_DATA EXTRACT:_
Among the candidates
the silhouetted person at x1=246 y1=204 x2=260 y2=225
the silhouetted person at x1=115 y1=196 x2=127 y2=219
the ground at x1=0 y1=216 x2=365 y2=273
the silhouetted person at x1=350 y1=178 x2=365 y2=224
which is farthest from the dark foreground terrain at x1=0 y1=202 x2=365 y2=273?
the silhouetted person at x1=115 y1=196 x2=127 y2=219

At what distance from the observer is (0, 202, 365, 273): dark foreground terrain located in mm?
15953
...
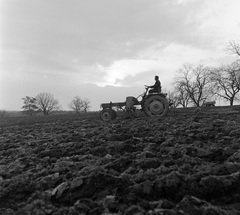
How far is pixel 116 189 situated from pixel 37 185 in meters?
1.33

_WHAT THE EXERCISE ASKS:_ Write out every line from the one containing "Among the candidates" through the one containing "which is farthest", with both of those lines included, and copy them without changing anything.

_OUTPUT FOR THIS EXERCISE:_
Among the candidates
the silhouetted person at x1=246 y1=204 x2=260 y2=225
the silhouetted person at x1=115 y1=196 x2=127 y2=219
the ground at x1=0 y1=216 x2=365 y2=273
the silhouetted person at x1=350 y1=178 x2=365 y2=224
which is farthest from the dark foreground terrain at x1=0 y1=202 x2=365 y2=273?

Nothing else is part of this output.